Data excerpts
[Start of Attachment]
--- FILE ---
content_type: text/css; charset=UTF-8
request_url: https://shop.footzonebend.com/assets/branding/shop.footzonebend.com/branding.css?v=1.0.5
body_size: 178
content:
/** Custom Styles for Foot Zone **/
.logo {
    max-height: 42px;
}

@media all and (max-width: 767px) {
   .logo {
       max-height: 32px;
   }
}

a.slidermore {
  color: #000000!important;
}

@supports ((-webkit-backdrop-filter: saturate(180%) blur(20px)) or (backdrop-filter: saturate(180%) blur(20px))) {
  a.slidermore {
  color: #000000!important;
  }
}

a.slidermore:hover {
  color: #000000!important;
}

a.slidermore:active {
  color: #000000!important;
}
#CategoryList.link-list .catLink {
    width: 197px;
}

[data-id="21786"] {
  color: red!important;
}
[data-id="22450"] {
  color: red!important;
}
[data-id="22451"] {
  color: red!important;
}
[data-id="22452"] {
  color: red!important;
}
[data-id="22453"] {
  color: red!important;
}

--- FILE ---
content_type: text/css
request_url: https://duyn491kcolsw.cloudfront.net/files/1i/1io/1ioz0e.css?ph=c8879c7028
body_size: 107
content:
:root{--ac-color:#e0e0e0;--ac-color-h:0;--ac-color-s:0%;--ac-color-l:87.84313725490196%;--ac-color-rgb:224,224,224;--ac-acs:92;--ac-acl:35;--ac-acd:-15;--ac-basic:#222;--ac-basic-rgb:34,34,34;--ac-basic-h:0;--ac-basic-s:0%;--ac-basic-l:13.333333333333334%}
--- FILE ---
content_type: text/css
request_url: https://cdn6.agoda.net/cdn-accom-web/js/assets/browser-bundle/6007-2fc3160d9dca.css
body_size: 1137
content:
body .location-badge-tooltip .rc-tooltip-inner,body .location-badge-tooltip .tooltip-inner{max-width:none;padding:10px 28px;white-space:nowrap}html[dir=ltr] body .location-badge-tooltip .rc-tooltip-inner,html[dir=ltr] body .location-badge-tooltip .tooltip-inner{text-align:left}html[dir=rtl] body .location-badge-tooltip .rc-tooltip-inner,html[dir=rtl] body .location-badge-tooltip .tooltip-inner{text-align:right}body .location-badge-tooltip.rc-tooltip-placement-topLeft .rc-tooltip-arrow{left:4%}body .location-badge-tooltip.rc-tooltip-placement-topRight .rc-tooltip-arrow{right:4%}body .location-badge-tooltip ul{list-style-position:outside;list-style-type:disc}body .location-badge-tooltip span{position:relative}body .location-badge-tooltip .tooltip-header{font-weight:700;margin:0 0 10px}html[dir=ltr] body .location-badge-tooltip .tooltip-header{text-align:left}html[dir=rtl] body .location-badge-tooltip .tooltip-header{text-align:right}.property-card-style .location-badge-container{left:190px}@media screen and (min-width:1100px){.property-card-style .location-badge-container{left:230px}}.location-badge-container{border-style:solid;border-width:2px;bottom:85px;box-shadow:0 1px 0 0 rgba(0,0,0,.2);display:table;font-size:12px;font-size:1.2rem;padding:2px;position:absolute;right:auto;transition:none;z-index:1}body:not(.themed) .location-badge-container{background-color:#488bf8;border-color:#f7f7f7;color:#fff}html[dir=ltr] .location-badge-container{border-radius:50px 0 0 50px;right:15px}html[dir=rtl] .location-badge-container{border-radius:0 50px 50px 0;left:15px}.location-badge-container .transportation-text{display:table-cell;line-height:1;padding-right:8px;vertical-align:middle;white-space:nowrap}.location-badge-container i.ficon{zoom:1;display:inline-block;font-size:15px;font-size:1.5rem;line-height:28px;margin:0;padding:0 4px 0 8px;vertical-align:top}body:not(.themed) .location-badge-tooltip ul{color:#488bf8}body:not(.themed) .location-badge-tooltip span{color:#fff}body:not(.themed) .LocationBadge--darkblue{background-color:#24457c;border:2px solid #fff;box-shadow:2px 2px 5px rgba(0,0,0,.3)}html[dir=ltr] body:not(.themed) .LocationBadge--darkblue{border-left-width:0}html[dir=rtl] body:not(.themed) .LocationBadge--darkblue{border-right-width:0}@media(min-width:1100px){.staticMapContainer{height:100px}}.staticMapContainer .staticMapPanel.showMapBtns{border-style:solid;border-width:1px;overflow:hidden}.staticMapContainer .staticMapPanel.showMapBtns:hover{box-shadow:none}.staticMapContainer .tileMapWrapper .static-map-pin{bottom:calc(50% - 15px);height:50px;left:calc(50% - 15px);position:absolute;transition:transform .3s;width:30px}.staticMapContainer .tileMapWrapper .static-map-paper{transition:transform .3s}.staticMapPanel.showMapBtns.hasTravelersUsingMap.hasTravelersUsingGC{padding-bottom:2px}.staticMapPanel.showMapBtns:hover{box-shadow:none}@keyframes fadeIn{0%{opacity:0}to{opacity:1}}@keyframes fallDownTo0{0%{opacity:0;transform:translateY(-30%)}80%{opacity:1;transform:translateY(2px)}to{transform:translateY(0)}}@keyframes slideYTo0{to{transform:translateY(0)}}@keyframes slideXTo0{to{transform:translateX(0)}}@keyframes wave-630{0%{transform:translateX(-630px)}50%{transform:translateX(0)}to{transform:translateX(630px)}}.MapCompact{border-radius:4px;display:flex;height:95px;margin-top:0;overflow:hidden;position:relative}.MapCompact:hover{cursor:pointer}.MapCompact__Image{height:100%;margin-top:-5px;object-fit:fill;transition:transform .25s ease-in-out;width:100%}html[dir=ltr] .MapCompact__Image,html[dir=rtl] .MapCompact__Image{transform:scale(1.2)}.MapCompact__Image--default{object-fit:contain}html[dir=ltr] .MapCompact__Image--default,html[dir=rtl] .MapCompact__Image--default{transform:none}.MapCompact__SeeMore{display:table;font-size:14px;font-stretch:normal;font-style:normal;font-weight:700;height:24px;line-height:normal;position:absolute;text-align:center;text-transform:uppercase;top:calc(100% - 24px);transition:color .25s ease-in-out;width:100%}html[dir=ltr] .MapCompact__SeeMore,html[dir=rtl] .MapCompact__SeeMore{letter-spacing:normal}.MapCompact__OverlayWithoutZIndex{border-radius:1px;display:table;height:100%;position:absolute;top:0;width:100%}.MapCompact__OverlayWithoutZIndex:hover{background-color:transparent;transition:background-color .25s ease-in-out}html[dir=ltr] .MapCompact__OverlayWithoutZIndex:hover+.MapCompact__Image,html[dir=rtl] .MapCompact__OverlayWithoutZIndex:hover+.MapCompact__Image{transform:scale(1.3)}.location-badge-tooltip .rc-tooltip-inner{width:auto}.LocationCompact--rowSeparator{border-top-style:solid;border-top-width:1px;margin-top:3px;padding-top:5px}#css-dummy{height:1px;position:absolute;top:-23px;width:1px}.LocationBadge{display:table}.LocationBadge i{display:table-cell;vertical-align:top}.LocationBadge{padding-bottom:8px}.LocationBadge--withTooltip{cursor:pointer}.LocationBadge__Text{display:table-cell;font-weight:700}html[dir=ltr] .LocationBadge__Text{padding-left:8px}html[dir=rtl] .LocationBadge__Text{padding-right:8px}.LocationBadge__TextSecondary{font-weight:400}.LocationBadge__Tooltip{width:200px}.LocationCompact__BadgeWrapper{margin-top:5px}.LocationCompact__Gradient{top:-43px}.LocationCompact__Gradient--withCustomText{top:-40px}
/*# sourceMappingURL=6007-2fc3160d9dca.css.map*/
[End of Attachment]
Spot every line in the entries that includes the word "slidermore", and copy each one out.

a.slidermore {
  a.slidermore {
a.slidermore:hover {
a.slidermore:active {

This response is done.